Parallel Aware readers

mwestphal · March 29, 2021, 9:09am

In ParaView, they are many readers, some are parallel aware, some aren’t.

This term “parallel aware” is not strictly defined anywhere, there is a single reference to it in the doc
https://docs.paraview.org/en/latest/ReferenceManual/parallelDataVisualization.html?highlight=“parallel%20aware”#parallel-processing-in-paraview-and-pvpython

And a few instance in the source code of ParaView. I think we should defined this term precisely.

Here is a suggestion:

"A parallel aware filter or reader is a filter or reader containing dedicated code that makes it work correctly in parallel and would not work without it. Regarding filter, the stream tracer is a parralel aware filter as it would not work without dedicated code to transfer particles from one domain to the next. Regarding reader, all unstructred data reader needs to be parallel aware to output distributed data, eg: Exodus reader"

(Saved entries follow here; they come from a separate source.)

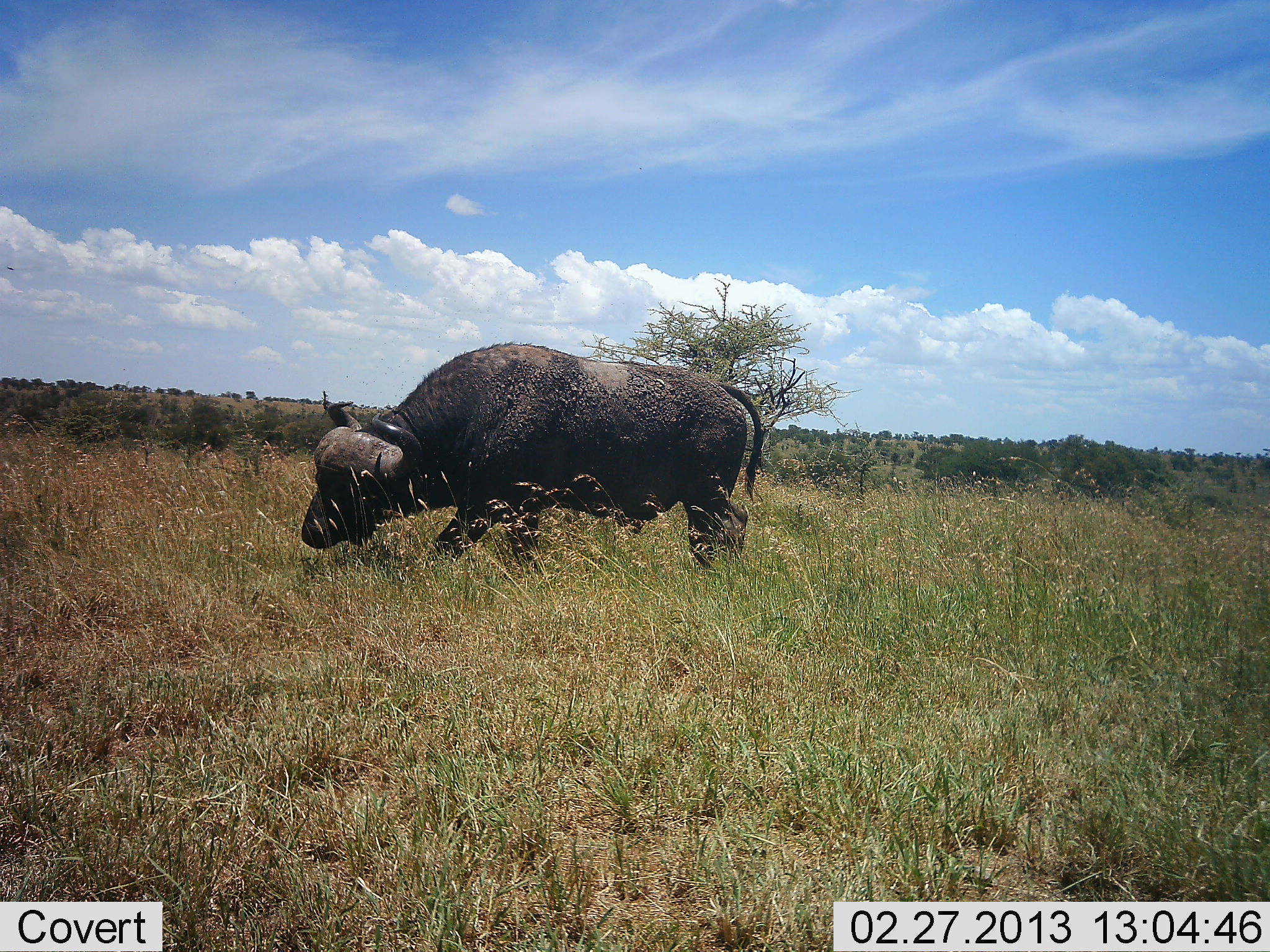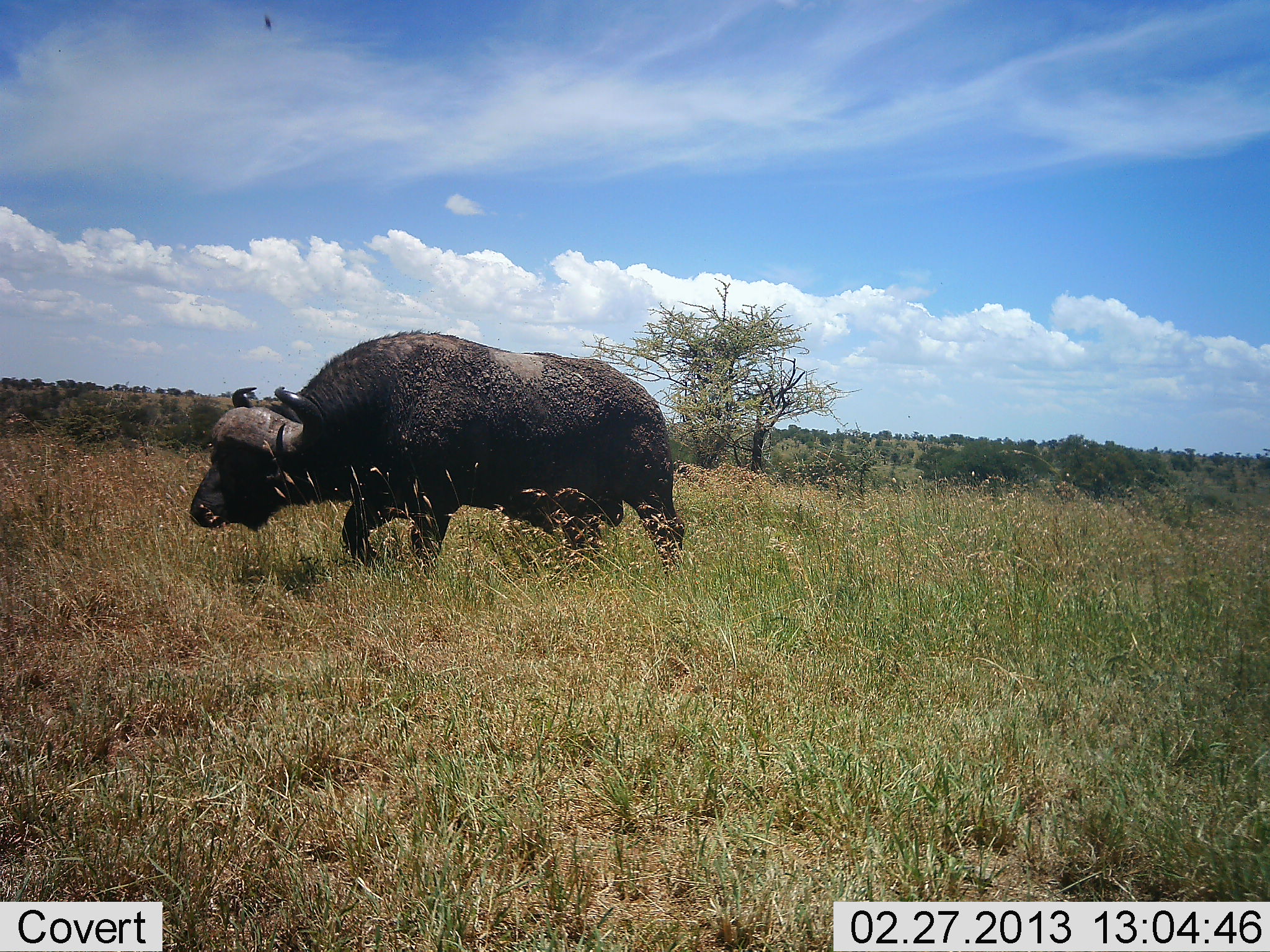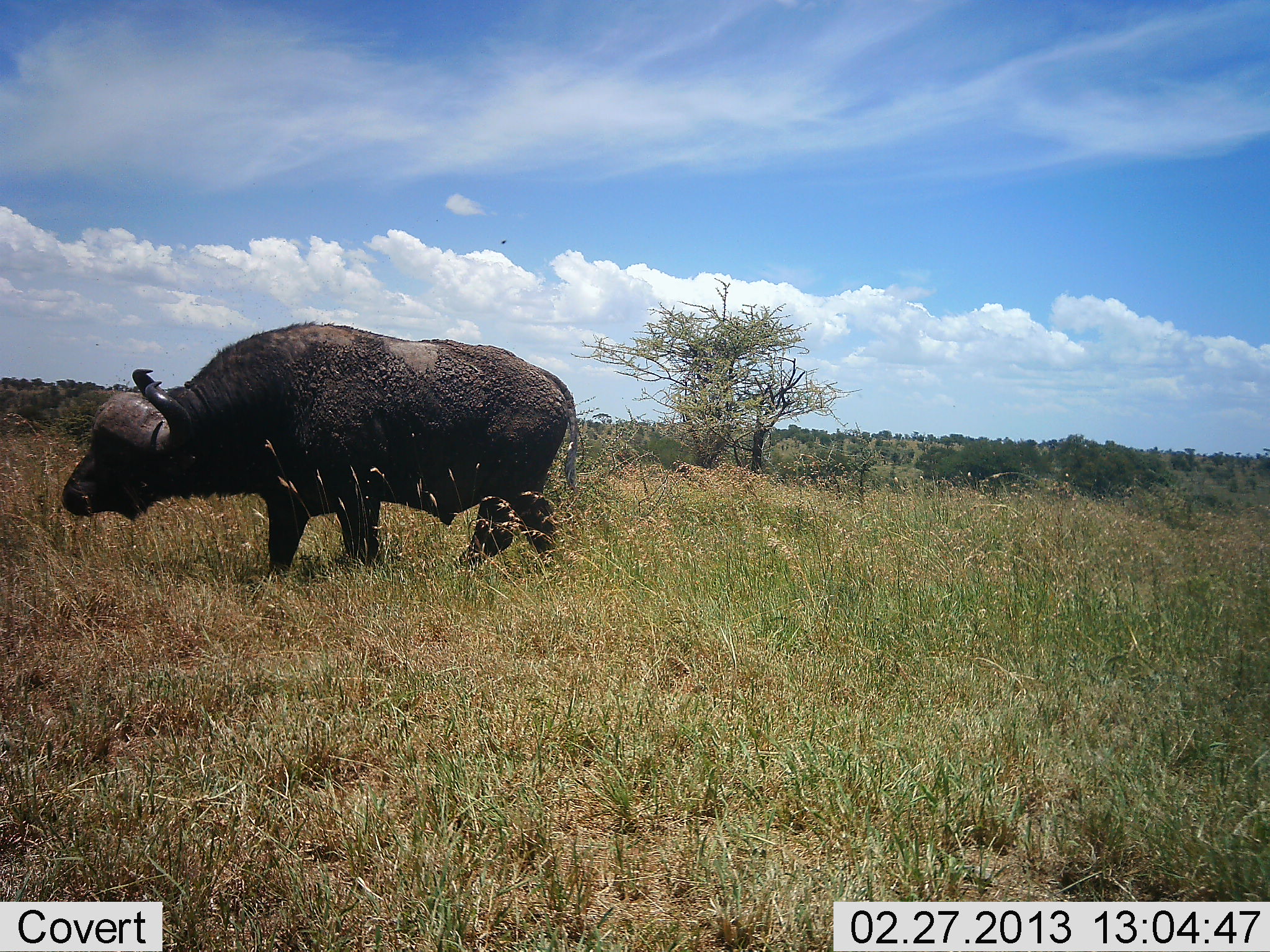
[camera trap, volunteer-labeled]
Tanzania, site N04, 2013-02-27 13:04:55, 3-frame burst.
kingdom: Animalia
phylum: Chordata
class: Mammalia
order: Artiodactyla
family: Bovidae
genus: Syncerus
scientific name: Syncerus caffer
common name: cape buffalo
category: buffalo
Buffalo (cape buffalo) (Syncerus caffer), count 1. Behavior (volunteer vote fractions): standing 0%, resting 0%, moving 97%, interacting 0%. Young present (vote fraction): 0%. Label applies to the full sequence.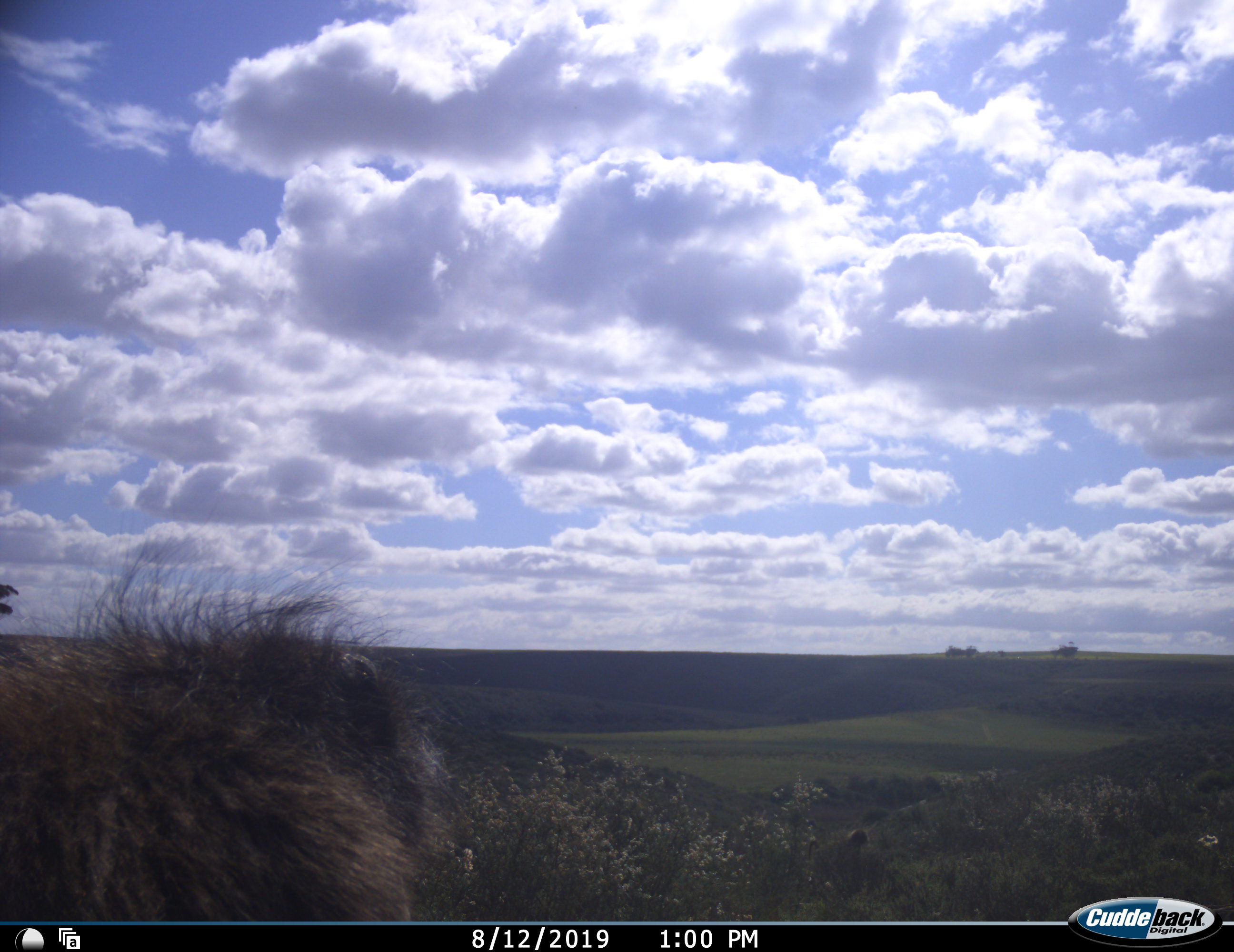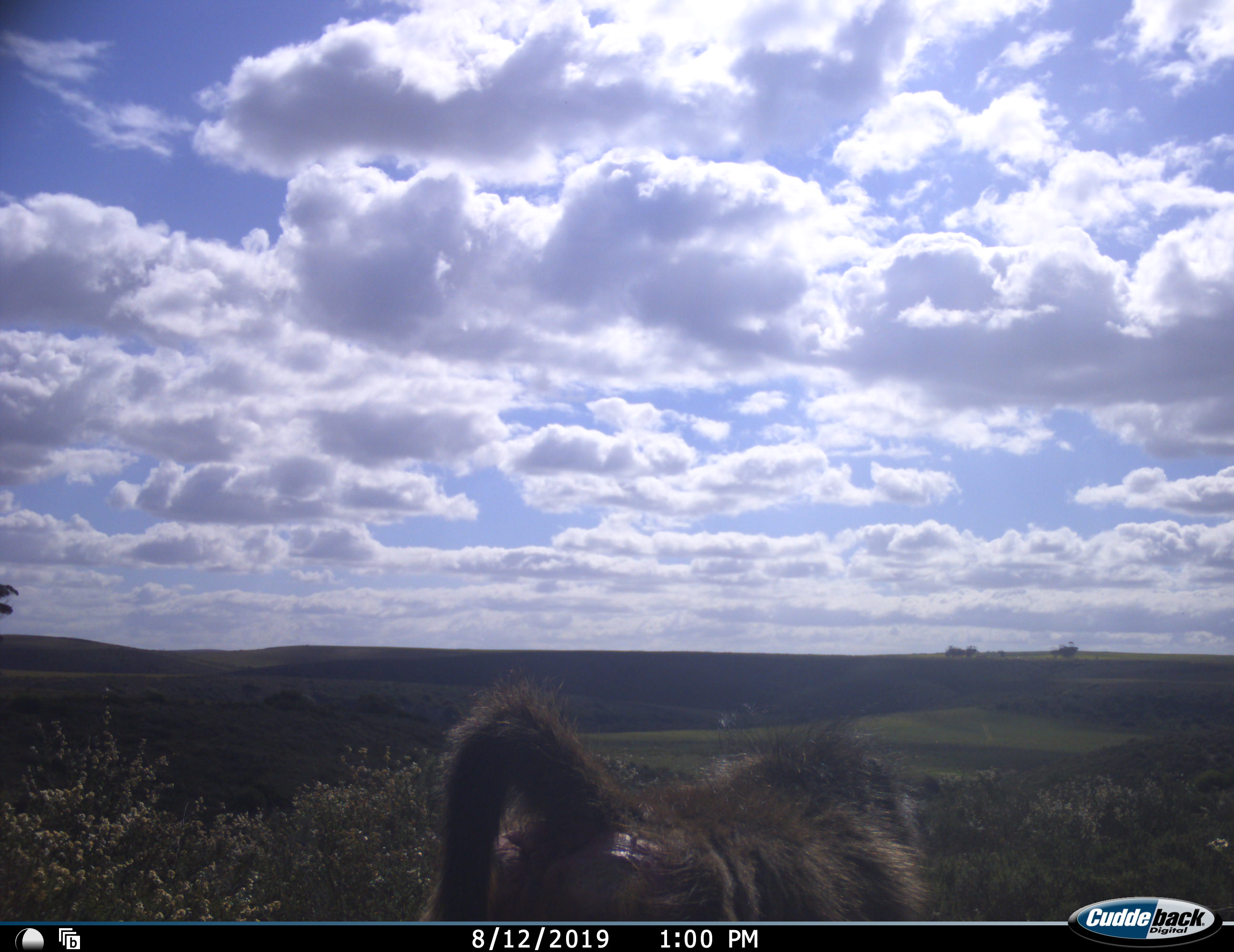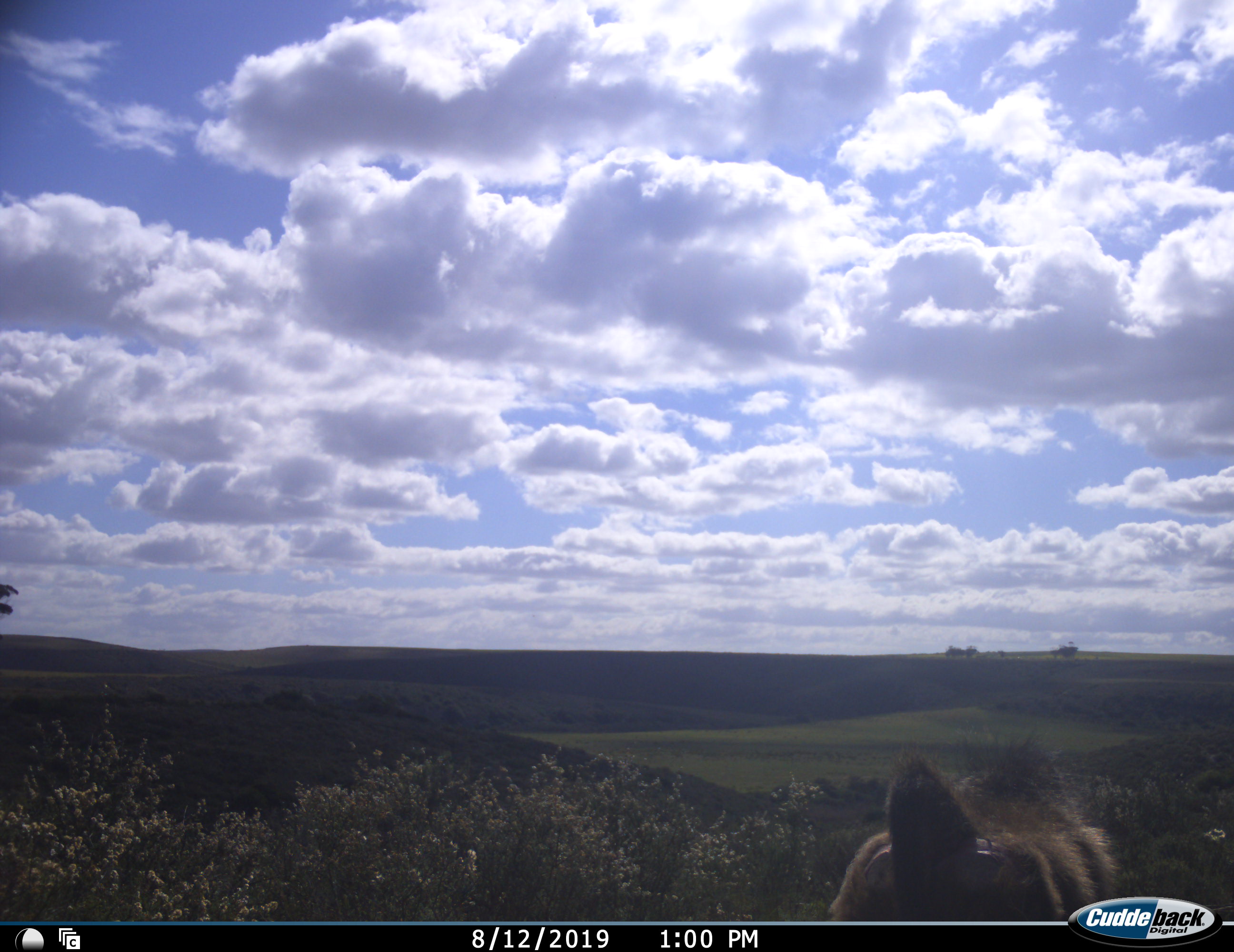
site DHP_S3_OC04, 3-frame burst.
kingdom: Animalia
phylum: Chordata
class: Mammalia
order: Primates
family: Cercopithecidae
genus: Papio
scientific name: Papio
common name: baboon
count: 1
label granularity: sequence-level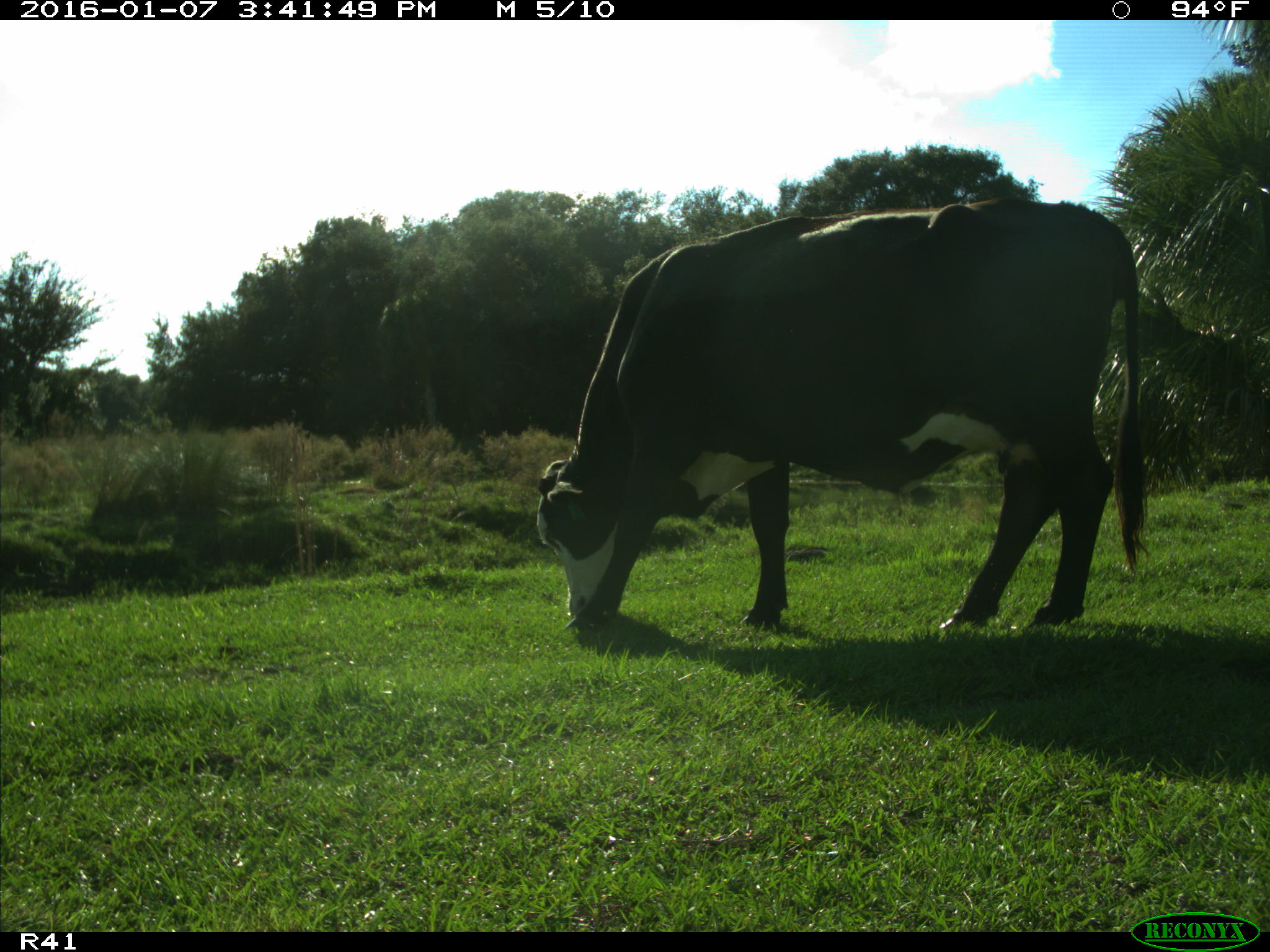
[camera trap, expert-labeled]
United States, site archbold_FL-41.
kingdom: Animalia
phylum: Chordata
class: Mammalia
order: Artiodactyla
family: Bovidae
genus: Bos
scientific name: Bos taurus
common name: domestic cow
Bos taurus (domestic cow).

If we consider that we have an agreement here, that we need to list which readers are parallel aware and which aren’t.

If should be standard in the documentation of each unstructured data reader to specify if they are parallel aware are not. Ideally, this information should also be available as a nice list in the doc.

That lead us to my final point, regarding readers, parallel aware is not enough.

Some readers are indeed parallel aware, but still require the whole dataset to be reader from disk in order to perform the distribution.

eg:

PVTP readers on each nodes do not need to read the whole dataset, only the part that each node needs
EnSight readers on each nodes need to read the whole dataset before distributing

This is an important distinction and users needs to know about this in order to choose a file format to work with.

Lets coin a supplementary term for this:

parallel-disk aware
parallel and disk aware
parallel-part aware
parallel and part aware

Any other ideas ?

@utkarsh.ayachit @cory.quammen @nicolas.vuaille @Charles_Gueunet

utkarsh.ayachit · March 29, 2021, 11:24am

I am not entirely sure I follow the terms you propose, but why not simply use the following:

distributed reader or
distributed reader that may read the entire file(s) on all ranks

A non-distributed reader is something like legacy VTK reader that doesn’t do either i.e. split data among ranks and only reads the file on rank 0.

I think we need to move away from parallel to imply distributed. It was true once upon a time, not anymore with SMP/VTK-m etc.

mwestphal · March 29, 2021, 11:27am

I was using the parallel aware term as it was the historic term but I’m happy with a change.

Your propositiong sounds good to me.

Andy_Bauer · March 29, 2021, 12:19pm

Adding in two points here:

The PVTP reader (as well as the PVTU reader) is only as parallel/distributed as the number of files that it was partitioned into when writing it out. In general more files are written out than pvservers will be used when reading it back in but if there’s only one VTP or VTU file pointed to by the meta file then the data will only be read in by a single pvserver process no matter how many MPI pvserver processes are created.
Should ghost information be included in this discussion? Some readers produce it automatically while others do not. Without knowing which ones do and which ones don’t, knowing how to make a pipeline work correctly in parallel requires a significant amount of knowledge. For example, PVTU reader and then Point Data to Cell Data filter won’t work correctly in parallel while PVTI reader and then Point Data to Cell Data filter will work correctly in parallel.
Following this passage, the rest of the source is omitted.